* _Textauszug_:
<<<<

Schnitzler hat seine zehn Dialoge des „Reigens“ vor hundert Jahren geschrieben. Damals ging es um das, was vor und was nach dem Fick, wie wir heute klar sagen können, unklar alles gesagt wird. Ein Satz dementiert den anderen. Wir kommen ganz schön in die Schwebe. Die zehn Dialoge sind nur dazu da, gar nicht gehört oder schnell wieder vergessen zu werden, weil es hinter der Wortmaske um Größeres geht. Gefühle etwa, echte und falsche und ambivalente und labile.

>>>>

* _Bereitgestelltes Material_:

<<<<

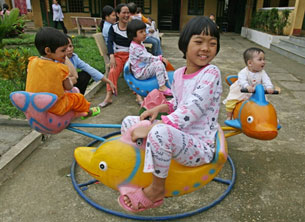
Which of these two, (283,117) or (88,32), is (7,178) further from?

>>>>

* _Arbeitsauftrag 1_:
Aus wie vielen Dialogen besteht Schnitzlers „Reigen“ laut dem Textauszug?
* _Arbeitsauftrag 2_:
Prüfen Sie, ob die folgenden Aussagen mit dem Textauszug über Schnitzlers „Reigen“ übereinstimmen. Antworten Sie jeweils mit Ja oder Nein und zitieren Sie die entscheidenden Worte.
(a) In den Dialogen bestätigt ein Satz den anderen.
(b) Die Dialoge sind dazu da, gar nicht gehört oder schnell wieder vergessen zu werden.
(c) Hinter der Wortmaske geht es nur um echte Gefühle.
* _Arbeitsauftrag 3_:
Schreiben Sie den Textauszug über Schnitzlers „Reigen“ nach seinem letzten Satz weiter.
Das Material steht für sich und gehört nicht zum Textauszug.

* _Ergebnis 1_:
Aus zehn Dialogen.

* _Ergebnis 2_:
(a) Nein: „Ein Satz dementiert den anderen.“
(b) Ja: „Die zehn Dialoge sind nur dazu da, gar nicht gehört oder schnell wieder vergessen zu werden“
(c) Nein: „Gefühle etwa, echte und falsche und ambivalente und labile.“

* _Ergebnis 3_:
Im Hamburger Schauspielhaus ging es darum, was man alles hinter dem Schnitzler-Talk und Smalltalk entdecken kann. Entweder macht sich der Zuschauer sein eigenes Bild; das gäbe, rechne ich richtig, so an die tausend Stück. Oder die Bühne nimmt ihm die Arbeit ab; den Schauspielhaus-„Reigen“ inszenieren mindestens zehn Regisseure. Und die schwätzen und dementieren und kümmern sich nicht, dass es ein wahre Freude ist. Ja, es ist so, die Inszenierungsvielheit des Schauspielhauses hat keinen Charakter und keinen Stil, und das ist genau das, was die zehn Schnitzler-Dialoge brauchen. Danke, Stromberg, danke. Der Intendant verordnet keine Rezeption. Es steht jedem frei, das passende Event auszusuchen.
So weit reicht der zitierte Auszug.